«Кому сие надобно — выставлять меня .причиною всех неурядиц? — не могла не спрашивать себя императрица. — Всюду в Европе выдающиеся умы чтут меня за самую просвещённую правительницу. Здесь же, в своём отечестве, силятся представить меня эдакой самоуправною госпожою Простаковой. А всё потому, что русский народ не знает меры и чужд благодарности за всё, что свершается в его же пользу. Так, позволив вывести на свет Божий уродства российского бытия, идущие от темноты и невежества, я тем самым навлекла хулу и на собственную персону, — сама, мол, такова, как твои же сподвижники, оберегающие твой трон. И как волка ни корми, он всё будет норовить в лес. Фонвизин — то сочинитель. Ему многое можно простить. Но какова княгиня Дашкова и каков Иван Иванович Шувалов, стоящий за её спиной? Вот кого мне надо особливо остерегаться, — признаны Европою и почитаемы якобы потому, что среди главных моих светлых умов. Потому, даже стиснув зубы, надо их и впрямь держать при себе. Отринутый — худший твоей милости супротивник, а обласканный — первая тебе подкрепа. Вот почему я так тепло приняла возвращение и Дашковой и Шувалова в своё отечество. Не ради них — ради себя самой. А Фонвизин что ж? Говорят, он намерился поехать лечиться за границу. Вот и пусть как бы исчезнет на время, как когда-то Шувалов с Дашковой. А вернётся — остынет и присмиреет».

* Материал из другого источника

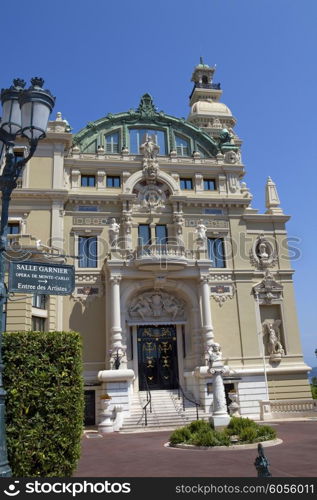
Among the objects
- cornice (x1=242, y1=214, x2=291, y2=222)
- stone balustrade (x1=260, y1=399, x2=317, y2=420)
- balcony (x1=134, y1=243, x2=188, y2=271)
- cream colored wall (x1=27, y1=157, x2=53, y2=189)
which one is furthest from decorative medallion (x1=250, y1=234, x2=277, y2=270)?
cream colored wall (x1=27, y1=157, x2=53, y2=189)

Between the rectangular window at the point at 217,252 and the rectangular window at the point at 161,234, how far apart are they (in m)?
3.30

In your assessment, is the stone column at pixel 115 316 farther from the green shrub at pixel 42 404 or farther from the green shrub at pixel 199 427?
the green shrub at pixel 42 404

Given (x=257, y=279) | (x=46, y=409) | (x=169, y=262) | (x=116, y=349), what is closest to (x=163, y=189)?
(x=169, y=262)

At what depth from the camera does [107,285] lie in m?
28.9

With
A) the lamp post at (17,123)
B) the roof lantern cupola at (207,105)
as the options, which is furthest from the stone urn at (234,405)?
the roof lantern cupola at (207,105)

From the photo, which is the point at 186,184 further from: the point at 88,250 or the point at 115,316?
the point at 115,316

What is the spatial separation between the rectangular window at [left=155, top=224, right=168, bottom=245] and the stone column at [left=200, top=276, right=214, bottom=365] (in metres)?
4.48

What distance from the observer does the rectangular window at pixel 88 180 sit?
106 feet

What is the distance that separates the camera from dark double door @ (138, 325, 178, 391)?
2911 centimetres

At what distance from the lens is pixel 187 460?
1305 centimetres

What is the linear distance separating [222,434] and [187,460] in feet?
9.55

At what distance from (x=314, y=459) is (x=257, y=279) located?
66.4 ft

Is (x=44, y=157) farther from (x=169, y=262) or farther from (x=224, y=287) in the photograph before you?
(x=224, y=287)

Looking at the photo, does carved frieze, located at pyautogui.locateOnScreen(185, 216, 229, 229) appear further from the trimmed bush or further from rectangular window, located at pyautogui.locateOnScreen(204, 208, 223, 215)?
the trimmed bush
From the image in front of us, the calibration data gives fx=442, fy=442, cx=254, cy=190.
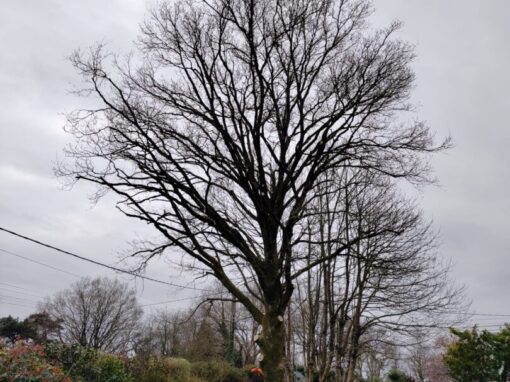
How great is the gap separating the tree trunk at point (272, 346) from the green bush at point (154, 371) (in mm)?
7040

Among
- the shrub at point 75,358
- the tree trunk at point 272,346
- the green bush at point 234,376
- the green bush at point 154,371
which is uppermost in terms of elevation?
the tree trunk at point 272,346

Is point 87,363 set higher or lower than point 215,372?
higher

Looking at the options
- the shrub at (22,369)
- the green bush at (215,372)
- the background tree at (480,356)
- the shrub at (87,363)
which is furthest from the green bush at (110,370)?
the background tree at (480,356)

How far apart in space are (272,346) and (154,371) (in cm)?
775

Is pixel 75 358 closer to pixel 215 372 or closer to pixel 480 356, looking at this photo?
pixel 215 372

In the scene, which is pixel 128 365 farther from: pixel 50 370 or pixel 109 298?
pixel 109 298

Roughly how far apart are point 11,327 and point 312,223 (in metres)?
41.9

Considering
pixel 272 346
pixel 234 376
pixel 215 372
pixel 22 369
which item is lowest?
pixel 234 376

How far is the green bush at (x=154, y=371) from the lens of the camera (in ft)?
44.4

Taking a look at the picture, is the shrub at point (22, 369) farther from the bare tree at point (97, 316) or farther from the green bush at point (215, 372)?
the bare tree at point (97, 316)

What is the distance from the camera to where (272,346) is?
779cm

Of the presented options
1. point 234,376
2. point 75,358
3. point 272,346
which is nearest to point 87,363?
point 75,358

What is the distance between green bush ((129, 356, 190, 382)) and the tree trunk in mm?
7040

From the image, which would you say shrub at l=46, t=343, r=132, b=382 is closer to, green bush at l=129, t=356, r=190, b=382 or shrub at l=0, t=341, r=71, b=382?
green bush at l=129, t=356, r=190, b=382
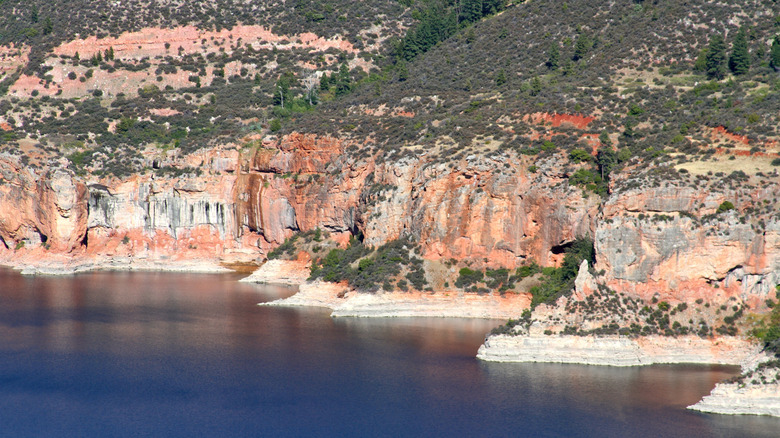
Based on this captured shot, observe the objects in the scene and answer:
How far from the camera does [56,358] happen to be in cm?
6925

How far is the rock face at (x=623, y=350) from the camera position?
6600 centimetres

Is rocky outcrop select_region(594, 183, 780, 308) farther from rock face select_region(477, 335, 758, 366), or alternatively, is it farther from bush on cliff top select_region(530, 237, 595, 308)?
bush on cliff top select_region(530, 237, 595, 308)

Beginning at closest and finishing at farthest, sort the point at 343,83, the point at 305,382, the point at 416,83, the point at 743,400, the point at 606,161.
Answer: the point at 743,400 < the point at 305,382 < the point at 606,161 < the point at 416,83 < the point at 343,83

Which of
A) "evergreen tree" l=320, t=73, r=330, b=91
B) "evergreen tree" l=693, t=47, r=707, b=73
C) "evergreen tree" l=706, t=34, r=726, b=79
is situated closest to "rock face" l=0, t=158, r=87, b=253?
"evergreen tree" l=320, t=73, r=330, b=91

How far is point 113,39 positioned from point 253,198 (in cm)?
4560

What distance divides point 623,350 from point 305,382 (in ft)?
69.2

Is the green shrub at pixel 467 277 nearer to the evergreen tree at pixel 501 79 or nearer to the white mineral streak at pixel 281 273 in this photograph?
the white mineral streak at pixel 281 273

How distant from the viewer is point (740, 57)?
9812 centimetres

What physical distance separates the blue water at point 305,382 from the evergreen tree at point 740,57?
38.9 meters

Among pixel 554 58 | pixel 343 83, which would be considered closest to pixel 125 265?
pixel 343 83

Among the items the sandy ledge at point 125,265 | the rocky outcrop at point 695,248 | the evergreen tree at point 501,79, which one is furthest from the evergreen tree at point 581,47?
the sandy ledge at point 125,265

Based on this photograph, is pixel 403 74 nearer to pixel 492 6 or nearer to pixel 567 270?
pixel 492 6

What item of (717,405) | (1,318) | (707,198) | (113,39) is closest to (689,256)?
→ (707,198)

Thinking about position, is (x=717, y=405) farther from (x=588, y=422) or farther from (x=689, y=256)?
(x=689, y=256)
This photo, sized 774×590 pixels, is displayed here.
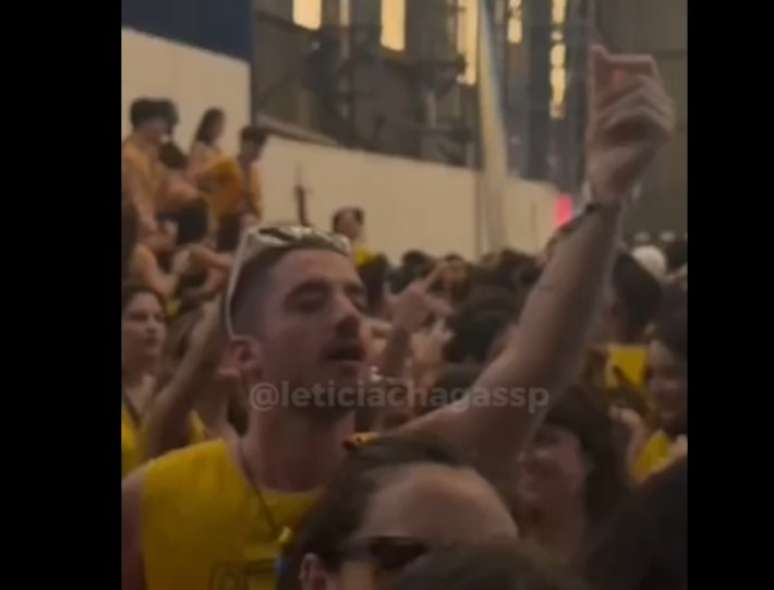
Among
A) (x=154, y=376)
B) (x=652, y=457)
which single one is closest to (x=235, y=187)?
(x=154, y=376)

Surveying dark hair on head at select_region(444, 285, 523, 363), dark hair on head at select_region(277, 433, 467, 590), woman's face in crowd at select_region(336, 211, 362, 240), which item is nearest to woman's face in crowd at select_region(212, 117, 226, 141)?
woman's face in crowd at select_region(336, 211, 362, 240)

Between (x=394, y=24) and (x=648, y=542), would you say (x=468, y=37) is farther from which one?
(x=648, y=542)

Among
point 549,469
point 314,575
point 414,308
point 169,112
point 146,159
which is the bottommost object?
point 314,575

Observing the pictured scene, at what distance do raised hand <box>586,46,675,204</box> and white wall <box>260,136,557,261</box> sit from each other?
13 centimetres

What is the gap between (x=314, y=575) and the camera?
268cm

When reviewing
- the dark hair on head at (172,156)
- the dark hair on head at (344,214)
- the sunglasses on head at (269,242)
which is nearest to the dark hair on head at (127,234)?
the dark hair on head at (172,156)

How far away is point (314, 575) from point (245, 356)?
1.66 feet

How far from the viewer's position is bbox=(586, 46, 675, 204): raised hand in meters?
2.69

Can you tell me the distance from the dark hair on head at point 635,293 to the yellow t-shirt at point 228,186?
2.67 ft

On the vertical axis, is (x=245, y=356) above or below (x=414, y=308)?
below

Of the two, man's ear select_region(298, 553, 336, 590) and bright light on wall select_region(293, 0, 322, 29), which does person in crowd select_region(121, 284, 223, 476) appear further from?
bright light on wall select_region(293, 0, 322, 29)

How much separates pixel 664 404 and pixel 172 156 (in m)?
1.22
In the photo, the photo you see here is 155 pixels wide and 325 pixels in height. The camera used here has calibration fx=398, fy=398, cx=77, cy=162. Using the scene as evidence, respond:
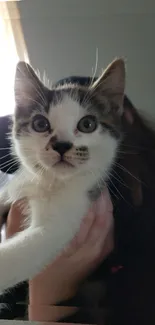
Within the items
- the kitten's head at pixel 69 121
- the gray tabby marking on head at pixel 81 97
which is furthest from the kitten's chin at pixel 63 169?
the gray tabby marking on head at pixel 81 97

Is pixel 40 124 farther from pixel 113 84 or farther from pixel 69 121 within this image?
pixel 113 84

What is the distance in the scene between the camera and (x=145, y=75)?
94cm

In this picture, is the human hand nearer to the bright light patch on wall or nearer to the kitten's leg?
the kitten's leg

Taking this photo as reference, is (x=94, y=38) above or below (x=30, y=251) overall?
above

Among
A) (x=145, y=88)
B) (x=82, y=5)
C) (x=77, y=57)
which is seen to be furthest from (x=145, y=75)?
(x=82, y=5)

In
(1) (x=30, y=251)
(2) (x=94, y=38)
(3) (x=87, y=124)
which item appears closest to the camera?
(1) (x=30, y=251)

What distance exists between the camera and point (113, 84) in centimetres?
82

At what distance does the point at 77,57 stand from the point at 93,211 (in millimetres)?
403

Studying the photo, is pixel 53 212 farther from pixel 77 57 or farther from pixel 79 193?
pixel 77 57

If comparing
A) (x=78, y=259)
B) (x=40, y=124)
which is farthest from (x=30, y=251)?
(x=40, y=124)

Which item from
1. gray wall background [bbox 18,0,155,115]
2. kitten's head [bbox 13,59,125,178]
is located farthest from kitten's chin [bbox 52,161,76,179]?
gray wall background [bbox 18,0,155,115]

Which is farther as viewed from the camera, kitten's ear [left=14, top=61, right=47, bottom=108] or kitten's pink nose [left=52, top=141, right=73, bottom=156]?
kitten's ear [left=14, top=61, right=47, bottom=108]

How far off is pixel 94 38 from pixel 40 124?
328 mm

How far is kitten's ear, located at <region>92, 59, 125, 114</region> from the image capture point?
0.81m
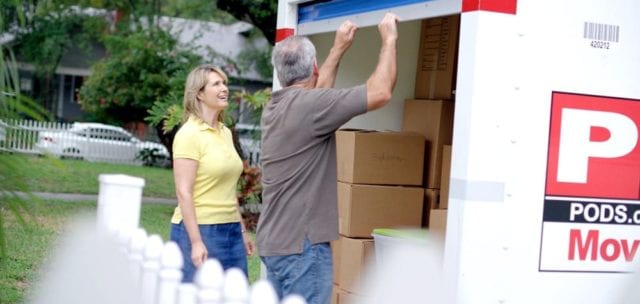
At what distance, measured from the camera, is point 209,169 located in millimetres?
4758

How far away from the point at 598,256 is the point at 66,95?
3404 cm

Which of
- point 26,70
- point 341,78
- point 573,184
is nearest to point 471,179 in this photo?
point 573,184

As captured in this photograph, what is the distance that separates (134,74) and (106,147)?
2.90m

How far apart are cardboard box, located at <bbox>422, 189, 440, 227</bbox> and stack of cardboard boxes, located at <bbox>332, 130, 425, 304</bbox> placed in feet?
0.17

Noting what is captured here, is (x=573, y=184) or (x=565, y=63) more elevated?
(x=565, y=63)

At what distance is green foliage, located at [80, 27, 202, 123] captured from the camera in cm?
2225

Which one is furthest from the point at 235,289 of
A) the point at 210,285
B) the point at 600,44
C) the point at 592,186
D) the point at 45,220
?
the point at 45,220

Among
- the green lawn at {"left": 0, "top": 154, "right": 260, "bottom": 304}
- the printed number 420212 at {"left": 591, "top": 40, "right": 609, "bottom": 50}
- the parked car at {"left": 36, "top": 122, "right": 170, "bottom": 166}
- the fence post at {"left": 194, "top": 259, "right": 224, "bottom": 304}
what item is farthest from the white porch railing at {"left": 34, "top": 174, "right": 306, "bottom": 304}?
the parked car at {"left": 36, "top": 122, "right": 170, "bottom": 166}

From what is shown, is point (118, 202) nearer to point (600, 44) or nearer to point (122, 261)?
point (122, 261)

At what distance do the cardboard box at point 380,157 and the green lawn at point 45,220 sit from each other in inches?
58.9

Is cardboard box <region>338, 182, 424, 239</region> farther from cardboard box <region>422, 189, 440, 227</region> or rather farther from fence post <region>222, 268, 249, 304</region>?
fence post <region>222, 268, 249, 304</region>

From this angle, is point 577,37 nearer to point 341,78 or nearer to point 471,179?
point 471,179

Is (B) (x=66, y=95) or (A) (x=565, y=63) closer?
(A) (x=565, y=63)

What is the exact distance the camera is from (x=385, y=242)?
511 centimetres
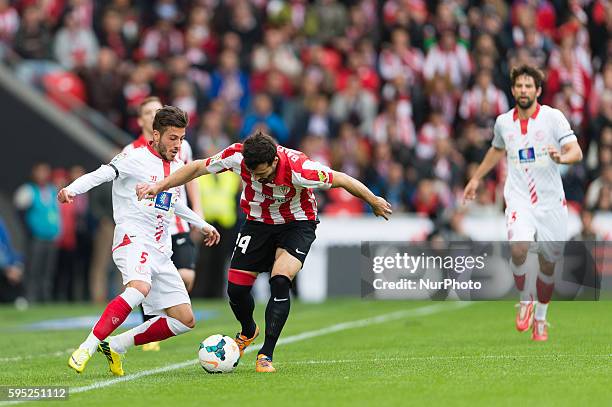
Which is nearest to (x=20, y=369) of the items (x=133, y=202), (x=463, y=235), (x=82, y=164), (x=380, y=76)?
(x=133, y=202)

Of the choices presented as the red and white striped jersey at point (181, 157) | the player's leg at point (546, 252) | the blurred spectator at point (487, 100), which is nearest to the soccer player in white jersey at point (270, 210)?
the red and white striped jersey at point (181, 157)

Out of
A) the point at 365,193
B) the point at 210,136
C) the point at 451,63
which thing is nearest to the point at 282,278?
the point at 365,193

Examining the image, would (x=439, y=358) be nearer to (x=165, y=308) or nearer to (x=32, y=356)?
(x=165, y=308)

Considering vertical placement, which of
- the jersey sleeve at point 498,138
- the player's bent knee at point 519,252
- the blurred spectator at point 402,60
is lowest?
the player's bent knee at point 519,252

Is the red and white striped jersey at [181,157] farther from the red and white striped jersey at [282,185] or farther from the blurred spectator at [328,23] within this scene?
the blurred spectator at [328,23]

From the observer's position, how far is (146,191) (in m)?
9.88

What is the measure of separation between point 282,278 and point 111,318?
52.3 inches

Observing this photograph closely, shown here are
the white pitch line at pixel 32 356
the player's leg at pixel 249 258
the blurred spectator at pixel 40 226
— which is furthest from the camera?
the blurred spectator at pixel 40 226

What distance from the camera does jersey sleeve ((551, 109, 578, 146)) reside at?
1238 centimetres

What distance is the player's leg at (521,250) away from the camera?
500 inches

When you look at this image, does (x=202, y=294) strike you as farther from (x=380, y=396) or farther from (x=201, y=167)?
(x=380, y=396)

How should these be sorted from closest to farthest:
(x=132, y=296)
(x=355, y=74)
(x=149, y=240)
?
(x=132, y=296) < (x=149, y=240) < (x=355, y=74)

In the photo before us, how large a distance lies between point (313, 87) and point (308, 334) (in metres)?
9.40

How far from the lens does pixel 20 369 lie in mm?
10914
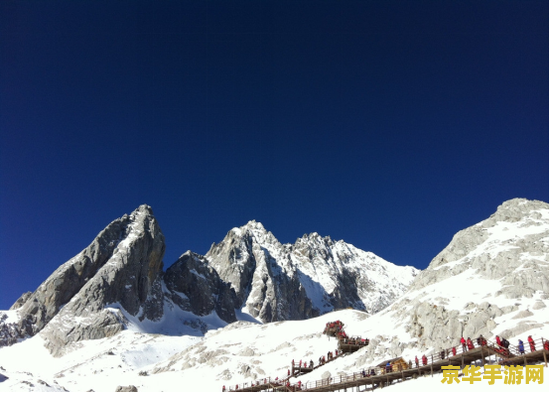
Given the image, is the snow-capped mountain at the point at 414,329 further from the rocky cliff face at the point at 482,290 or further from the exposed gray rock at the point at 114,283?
the exposed gray rock at the point at 114,283

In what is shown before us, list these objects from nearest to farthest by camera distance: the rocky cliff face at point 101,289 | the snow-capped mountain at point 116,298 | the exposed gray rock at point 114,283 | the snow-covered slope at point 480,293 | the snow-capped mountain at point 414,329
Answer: the snow-covered slope at point 480,293, the snow-capped mountain at point 414,329, the exposed gray rock at point 114,283, the rocky cliff face at point 101,289, the snow-capped mountain at point 116,298

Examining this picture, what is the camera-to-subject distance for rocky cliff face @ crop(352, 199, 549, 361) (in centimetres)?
4666

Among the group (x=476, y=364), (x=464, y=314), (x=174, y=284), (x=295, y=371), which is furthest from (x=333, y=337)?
(x=174, y=284)

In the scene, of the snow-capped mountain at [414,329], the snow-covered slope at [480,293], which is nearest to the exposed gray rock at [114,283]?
the snow-capped mountain at [414,329]

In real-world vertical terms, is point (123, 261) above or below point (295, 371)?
above

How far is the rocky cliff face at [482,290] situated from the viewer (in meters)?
46.7

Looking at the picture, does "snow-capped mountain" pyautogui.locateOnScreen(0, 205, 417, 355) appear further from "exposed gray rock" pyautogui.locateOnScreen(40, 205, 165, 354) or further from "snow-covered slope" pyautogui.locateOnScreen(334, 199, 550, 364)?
"snow-covered slope" pyautogui.locateOnScreen(334, 199, 550, 364)

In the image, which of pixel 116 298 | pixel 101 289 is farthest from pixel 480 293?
pixel 116 298

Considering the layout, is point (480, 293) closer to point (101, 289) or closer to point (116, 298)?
point (101, 289)

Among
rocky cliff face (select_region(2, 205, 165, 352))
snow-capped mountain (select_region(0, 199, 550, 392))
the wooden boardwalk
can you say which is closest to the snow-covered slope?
snow-capped mountain (select_region(0, 199, 550, 392))

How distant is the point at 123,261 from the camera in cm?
16688

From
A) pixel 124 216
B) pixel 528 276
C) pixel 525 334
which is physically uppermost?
pixel 124 216

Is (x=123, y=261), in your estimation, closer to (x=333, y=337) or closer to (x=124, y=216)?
(x=124, y=216)

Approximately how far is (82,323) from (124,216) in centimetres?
6563
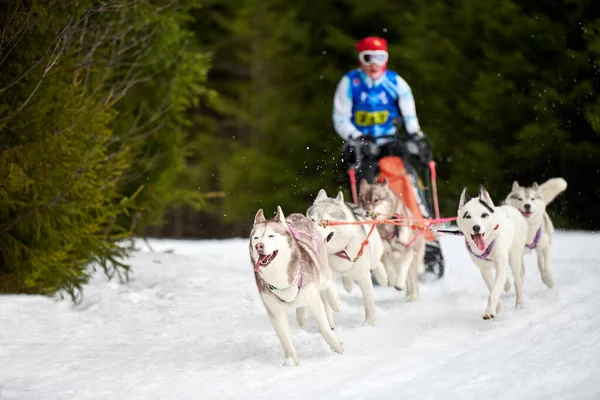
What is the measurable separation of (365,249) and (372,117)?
96.0 inches

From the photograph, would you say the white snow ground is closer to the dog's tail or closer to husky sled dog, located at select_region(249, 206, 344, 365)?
husky sled dog, located at select_region(249, 206, 344, 365)

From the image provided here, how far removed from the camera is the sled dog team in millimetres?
5609

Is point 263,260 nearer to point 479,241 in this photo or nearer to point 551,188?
point 479,241

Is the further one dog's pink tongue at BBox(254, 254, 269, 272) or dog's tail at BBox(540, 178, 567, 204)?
dog's tail at BBox(540, 178, 567, 204)

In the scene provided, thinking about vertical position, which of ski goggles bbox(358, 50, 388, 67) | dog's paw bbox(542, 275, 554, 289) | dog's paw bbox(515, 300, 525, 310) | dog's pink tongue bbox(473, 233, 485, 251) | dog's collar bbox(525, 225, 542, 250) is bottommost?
dog's paw bbox(542, 275, 554, 289)

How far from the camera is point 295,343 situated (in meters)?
6.29

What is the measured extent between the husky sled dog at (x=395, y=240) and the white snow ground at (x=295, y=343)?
8.4 inches

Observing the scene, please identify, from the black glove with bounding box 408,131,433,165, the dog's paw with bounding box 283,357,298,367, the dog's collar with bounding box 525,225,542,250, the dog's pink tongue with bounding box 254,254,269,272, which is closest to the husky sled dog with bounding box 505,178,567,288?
the dog's collar with bounding box 525,225,542,250

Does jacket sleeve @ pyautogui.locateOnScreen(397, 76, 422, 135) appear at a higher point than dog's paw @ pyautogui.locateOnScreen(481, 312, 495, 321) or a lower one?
A: higher

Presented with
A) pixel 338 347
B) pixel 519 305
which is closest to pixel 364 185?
pixel 519 305

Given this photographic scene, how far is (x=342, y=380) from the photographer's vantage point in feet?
17.0

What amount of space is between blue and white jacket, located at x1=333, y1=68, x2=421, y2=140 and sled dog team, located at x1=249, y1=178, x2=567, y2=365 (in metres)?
1.10

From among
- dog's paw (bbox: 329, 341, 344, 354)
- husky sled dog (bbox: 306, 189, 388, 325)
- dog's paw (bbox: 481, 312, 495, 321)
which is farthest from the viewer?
husky sled dog (bbox: 306, 189, 388, 325)

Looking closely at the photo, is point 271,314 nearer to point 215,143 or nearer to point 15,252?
point 15,252
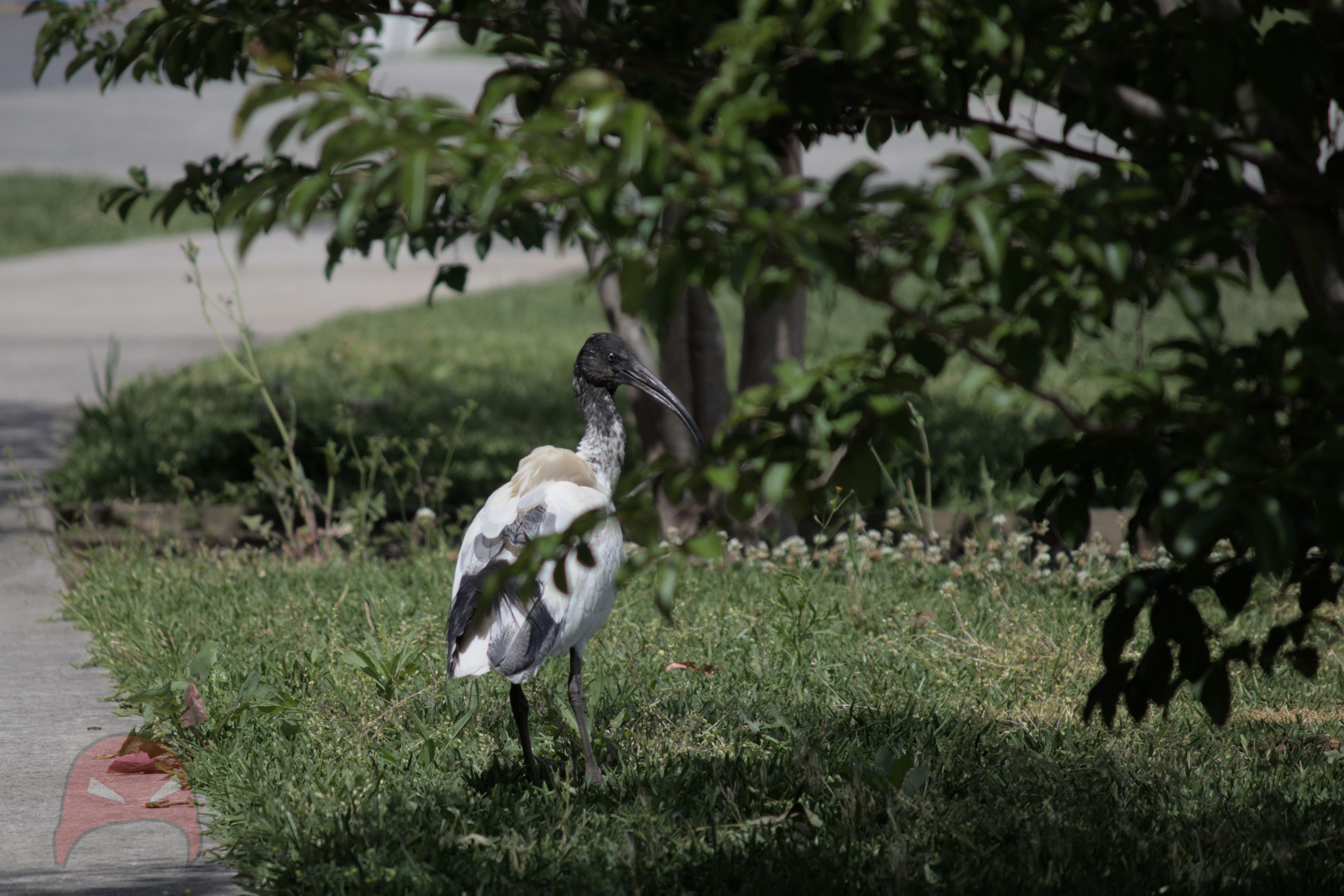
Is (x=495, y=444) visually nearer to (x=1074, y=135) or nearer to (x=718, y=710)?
(x=718, y=710)

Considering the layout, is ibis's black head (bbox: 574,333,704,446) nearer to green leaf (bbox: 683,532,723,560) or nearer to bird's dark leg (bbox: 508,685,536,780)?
bird's dark leg (bbox: 508,685,536,780)

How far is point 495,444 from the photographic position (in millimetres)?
8133

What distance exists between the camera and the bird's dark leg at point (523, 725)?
11.8 ft

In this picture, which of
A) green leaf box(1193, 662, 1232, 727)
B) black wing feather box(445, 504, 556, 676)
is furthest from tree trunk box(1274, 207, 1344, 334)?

Россия начиналась сразу за Невскою першпективою, всего в каких-нибудь двухстах, если не менее, шагах.
Да, стоило лишь пройти Апраксин двор, с его многочисленными лавками и лавочками, наполненными всевозможными товарами на любой вкус и на любую потребность — от ложек и плошек до сервизов из обеденной и чайной посуды, от только что навязанных веников до ношеных, но ещё крепких солдатских мундиров, — как взору открывалась широкая площадь, заставленная всевозможными возами и бричками, нагруженными ягодами, яблоками и грушами, капустою, огурцами и всякими другими овощами.
Место сие звалось Щукиным двором, а на самом деле было рынком, или, лучше сказать, базаром, куда в столицу из всех окрестных и даже дальних мест привозилась самая разнообразная продукция, так необходимая к столу и знатных вельмож, и самого простого, как говорилось тогда, подлого люда.
Вот тут-то петербуржец, заточенный в своём опоясанном водою городе, отрезанный, казалось, напрочь от всего остального мира, вдруг встречался с обширною землёю, называвшеюся Россиею, — здесь густо оказывалось человеческого люду из самых разных краёв. И слышался говор не только природно русский, хотя подчас и совсем не похожий на местный, петербургский, — то с явным оканьем, выдававшим в пришельцах гостей с Новгородчины, то с аканьем, как говорят, положим, на Москве, но во всех концах этого огромного торжища можно было услыхать речь хохлацкую и молдаванскую, языки литовский и жидовский и всенепременно — местный, только не российский, а чухонский.
Здесь Иван Иванович и отводил свою душеньку, прогуливаясь неспешно средь возов и вслушиваясь в людской говор. И хотя речи были отрывистые, языки не все понятные, но создавалось впечатление, что и он, петербуржец, только-только пожаловал сам из тех краёв, из коих прибыли со своими товарами эти люди.
Но часто он и сам вступал в разговор. Делая вид, что приценяется, спрашивал, откуда привезена, к примеру, капуста или антоновское яблоко и как поступают там, в их краях, закладывая на зиму сей овощ и сей фрукт.
Тогда и открывалась Шувалову картина жизни людей, которых он встретил здесь впервые и об их быте вообще ничего до сей поры не знал. А картина оказывалась любопытной и во многих случаях неожиданной, говорившей о том, что не только за границею, но и у нас, в России, имеется немало такого, что достойно внимания и неподдельного интереса.
Чтобы вольно бродить по Щукину двору и не вызывать осторожных и недоверчивых взглядов мужиков и баб, Иван Иванович выходил из своего дома в не совсем обычном для него виде. Ничего такого — от башмаков до головного убора, что могло бы невзначай выдать его истинное лицо — на нём, разумеется, не было. На плечах — кафтан из грубого сукна, затерханная шляпа, взятая из дворницкой и более похожая на воронье гнездо, чем на головной убор, мятые и вылинявшие порты да на ногах разбитые, с заплатами башмаки.
Не то чтобы мужик мужиком — выдавала всё же физиономия, а за обедневшего отставного учителя он мог сойти запросто, и сию роль он, кстати говоря, и играл, знакомясь с заезжим людом и вступая с ним в разговор.